*課題*.
記録の冒頭から「2.98 meters」を含む行までの行（両端を含む）を、答え以外の部分もそのまま含めて書き直す。その際、答えの中にある座標と距離の数値すべてに97を加える。

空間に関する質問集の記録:
──────────
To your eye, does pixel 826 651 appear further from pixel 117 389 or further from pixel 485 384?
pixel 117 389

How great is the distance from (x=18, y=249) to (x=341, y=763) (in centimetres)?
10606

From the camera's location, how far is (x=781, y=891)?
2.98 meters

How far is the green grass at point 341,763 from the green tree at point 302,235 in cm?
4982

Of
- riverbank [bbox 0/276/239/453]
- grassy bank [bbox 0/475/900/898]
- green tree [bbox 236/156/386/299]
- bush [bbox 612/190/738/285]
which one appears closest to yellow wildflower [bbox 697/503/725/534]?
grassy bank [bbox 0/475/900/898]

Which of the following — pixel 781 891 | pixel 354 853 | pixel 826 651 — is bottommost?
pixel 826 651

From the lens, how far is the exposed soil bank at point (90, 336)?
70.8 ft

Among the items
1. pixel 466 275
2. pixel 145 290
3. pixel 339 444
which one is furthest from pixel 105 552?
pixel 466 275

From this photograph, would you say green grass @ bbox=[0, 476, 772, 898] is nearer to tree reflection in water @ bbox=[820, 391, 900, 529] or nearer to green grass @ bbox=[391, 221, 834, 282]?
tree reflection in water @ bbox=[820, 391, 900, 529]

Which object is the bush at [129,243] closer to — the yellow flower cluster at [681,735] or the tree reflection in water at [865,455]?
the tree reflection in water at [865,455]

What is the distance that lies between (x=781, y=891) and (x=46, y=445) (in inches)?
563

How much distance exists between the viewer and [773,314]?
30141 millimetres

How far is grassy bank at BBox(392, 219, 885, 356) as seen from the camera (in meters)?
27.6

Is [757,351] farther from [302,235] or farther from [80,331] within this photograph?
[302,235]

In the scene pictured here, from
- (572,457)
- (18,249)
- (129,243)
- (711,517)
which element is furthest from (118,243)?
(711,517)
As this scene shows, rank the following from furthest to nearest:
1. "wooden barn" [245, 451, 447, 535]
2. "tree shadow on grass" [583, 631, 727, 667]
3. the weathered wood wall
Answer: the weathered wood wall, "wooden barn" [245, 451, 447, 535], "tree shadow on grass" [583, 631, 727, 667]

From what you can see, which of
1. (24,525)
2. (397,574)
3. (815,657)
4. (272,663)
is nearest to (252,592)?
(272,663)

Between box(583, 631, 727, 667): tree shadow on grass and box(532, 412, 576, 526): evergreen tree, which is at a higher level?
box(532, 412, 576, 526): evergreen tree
──────────
*完成した課題*.
To your eye, does pixel 826 651 appear further from pixel 117 389 or further from pixel 485 384?
pixel 214 486

How great is the distance from (x=18, y=249) to (x=341, y=763) (in centimetres)?
10703

From the camera's location, how far is (x=781, y=891)?
99.98 meters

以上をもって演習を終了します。